AIM OF THE EXERCISE | Substitute "image" for every "photograph" in the material below, keep everything else unchanged, and leave the pictures out of your answer.

-- START DATASET CONTENT --

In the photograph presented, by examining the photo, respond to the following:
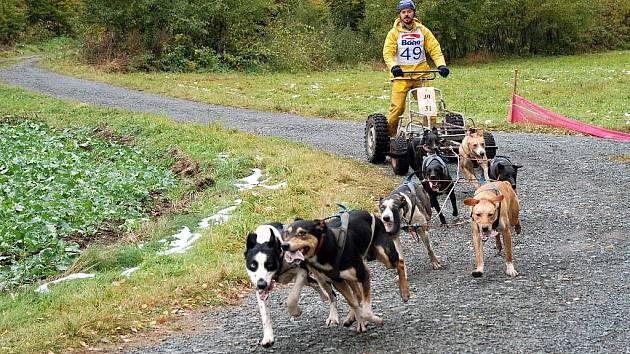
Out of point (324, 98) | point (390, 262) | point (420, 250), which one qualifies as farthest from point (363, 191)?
point (324, 98)

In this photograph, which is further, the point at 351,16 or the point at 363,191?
the point at 351,16

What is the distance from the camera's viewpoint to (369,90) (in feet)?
86.1

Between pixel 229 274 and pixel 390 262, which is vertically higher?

-- END DATASET CONTENT --

RESPONSE |
In the image presented, by examining the photo, respond to the following:
Out of point (324, 98) | point (390, 262) | point (420, 250), which one qualifies as farthest from point (363, 191)?
point (324, 98)

In this image, which is further, the point at 351,16 or the point at 363,191?
the point at 351,16

What is the distance from the camera's viewpoint to (369,90) (in feet)?
86.1

Between pixel 229 274 and pixel 390 262, which is vertically higher?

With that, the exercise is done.